▶ **Provided text**:
────────────────
I mean, yes, that's what I was thinking when I said I
wanted the unlimited special, but, yes, we'll be here all
damn day if I get the amount I would like. And, yes, it is
easy to spin it that it would be my fault if that happened.
I may be on the spectrum, but I have learned that certain
glances mean that time should be valued. No one is
interested in reading the situation the way I am and then
making a principled stand against bait-and-switch shenanigans.
They aren't really selling unlimited soup or salad; they are
selling the idea of unlimited soup or salad -- and you should
have enjoyed the idea better like any normie optimist.
Here's another deal you can't get, at least not as male or
(I presume, using nothing but pessimism) a minority: you
cannot get the free service of your tires aired up at a
participating Firestone.
I tried to convince my white female wife that this was true,
but she thought that if we got in near when they opened and
let them know we could leave it with them all day, it would
happen.
The real test of a mental model is how predictive it is. As
a dark, hardcore misanthrope and pessimist I love to be
proven wrong. But in this case, I was correct. No way to
squeeze me in, I can make an appointment for next Tuesday
or Wednesday. And, yes, I get what a schmuck, hell, barely
any kind of man at all for not just doing my tire myself, even
though I buy tires from you and at point of sale you let me
know this is a free service, a real benefit to getting a
tire with them.
This happened early in the morning, and I must admit I was
a little crestfallen. I like DIY, working with hand tools,
and learning new things. I even said to my wife after my
failure that this was something like a 2-3 hour project from
research to acquisition of tools and knowledge, to done, so
what was the block?
────────────────
▶ **Raw records**:
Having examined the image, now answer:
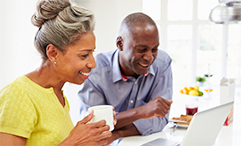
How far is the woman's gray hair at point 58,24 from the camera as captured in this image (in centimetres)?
115

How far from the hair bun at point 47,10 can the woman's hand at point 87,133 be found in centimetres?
46

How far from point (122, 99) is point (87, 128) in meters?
0.77

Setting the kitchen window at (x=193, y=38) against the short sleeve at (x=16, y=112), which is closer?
the short sleeve at (x=16, y=112)

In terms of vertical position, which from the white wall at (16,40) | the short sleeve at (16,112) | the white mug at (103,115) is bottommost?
the white mug at (103,115)

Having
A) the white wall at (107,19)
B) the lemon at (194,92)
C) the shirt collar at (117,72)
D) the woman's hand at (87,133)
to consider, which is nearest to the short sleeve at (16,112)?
the woman's hand at (87,133)

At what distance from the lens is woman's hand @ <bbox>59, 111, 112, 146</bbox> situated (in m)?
1.05

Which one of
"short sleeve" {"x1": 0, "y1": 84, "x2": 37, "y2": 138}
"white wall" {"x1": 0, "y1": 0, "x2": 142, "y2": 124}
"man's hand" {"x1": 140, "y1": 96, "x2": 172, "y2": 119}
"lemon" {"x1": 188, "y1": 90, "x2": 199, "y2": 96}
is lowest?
"lemon" {"x1": 188, "y1": 90, "x2": 199, "y2": 96}

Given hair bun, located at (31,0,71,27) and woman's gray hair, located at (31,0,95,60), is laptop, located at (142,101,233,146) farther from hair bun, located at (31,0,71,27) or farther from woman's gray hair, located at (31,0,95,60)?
hair bun, located at (31,0,71,27)

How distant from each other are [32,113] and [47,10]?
0.45m

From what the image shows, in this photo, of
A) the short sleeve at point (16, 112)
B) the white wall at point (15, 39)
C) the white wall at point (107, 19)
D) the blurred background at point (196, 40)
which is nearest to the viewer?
the short sleeve at point (16, 112)

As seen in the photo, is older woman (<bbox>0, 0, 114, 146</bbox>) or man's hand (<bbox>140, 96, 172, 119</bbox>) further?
man's hand (<bbox>140, 96, 172, 119</bbox>)

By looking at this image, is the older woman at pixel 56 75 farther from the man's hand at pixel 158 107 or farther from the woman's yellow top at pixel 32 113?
the man's hand at pixel 158 107

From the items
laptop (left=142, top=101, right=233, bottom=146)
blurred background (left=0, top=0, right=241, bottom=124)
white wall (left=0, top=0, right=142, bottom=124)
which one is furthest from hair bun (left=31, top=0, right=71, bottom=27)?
blurred background (left=0, top=0, right=241, bottom=124)

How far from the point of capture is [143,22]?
172 centimetres
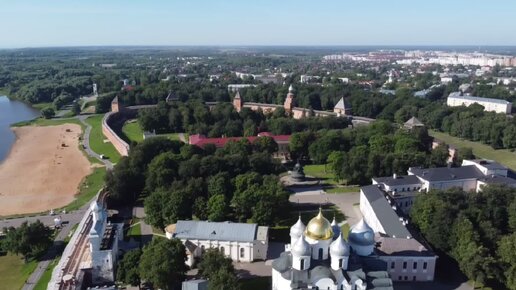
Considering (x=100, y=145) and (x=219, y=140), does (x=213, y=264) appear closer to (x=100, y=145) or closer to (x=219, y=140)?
(x=219, y=140)

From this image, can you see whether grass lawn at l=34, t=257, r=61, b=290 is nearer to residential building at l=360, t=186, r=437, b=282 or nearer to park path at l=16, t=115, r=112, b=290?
park path at l=16, t=115, r=112, b=290

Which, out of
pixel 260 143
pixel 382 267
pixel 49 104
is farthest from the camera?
pixel 49 104

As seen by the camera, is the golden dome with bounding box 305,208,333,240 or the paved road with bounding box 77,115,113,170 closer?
the golden dome with bounding box 305,208,333,240

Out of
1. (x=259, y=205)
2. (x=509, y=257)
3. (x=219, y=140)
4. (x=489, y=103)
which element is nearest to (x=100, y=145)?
(x=219, y=140)

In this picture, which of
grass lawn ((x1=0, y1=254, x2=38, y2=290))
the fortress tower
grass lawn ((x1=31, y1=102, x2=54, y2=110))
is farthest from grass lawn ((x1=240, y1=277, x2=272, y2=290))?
grass lawn ((x1=31, y1=102, x2=54, y2=110))

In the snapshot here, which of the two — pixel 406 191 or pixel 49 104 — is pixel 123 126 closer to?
pixel 49 104

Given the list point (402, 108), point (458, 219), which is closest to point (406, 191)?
point (458, 219)
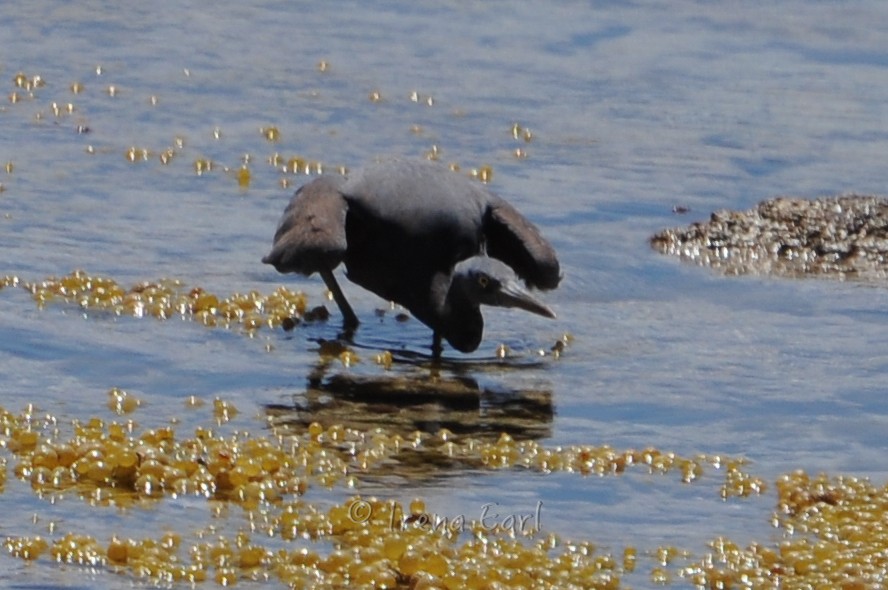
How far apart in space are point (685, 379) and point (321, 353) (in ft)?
5.53

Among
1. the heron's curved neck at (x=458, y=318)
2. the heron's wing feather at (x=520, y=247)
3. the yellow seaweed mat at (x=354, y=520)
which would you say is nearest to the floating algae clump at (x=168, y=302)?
the heron's curved neck at (x=458, y=318)

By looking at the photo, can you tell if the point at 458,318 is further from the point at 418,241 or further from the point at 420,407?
the point at 420,407

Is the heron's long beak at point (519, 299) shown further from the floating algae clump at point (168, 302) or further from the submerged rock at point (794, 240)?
────────────────
▶ **Short task 1**: Repeat the part of the passage about soup deals and tire service starting at "They aren't really" and ending at "participating Firestone.".
▶ **Short task 2**: In the passage about soup deals and tire service, which days was the narrator offered for an appointment?
▶ **Short task 3**: List every activity the narrator says they like in the passage about soup deals and tire service.

▶ **Worked answer 1**:
They aren't really selling unlimited soup or salad; they are
selling the idea of unlimited soup or salad -- and you should
have enjoyed the idea better like any normie optimist.
Here's another deal you can't get, at least not as male or
(I presume, using nothing but pessimism) a minority: you
cannot get the free service of your tires aired up at a
participating Firestone.

▶ **Worked answer 2**: Next Tuesday or Wednesday.

▶ **Worked answer 3**:
- DIY
- Working with hand tools
- Learning new things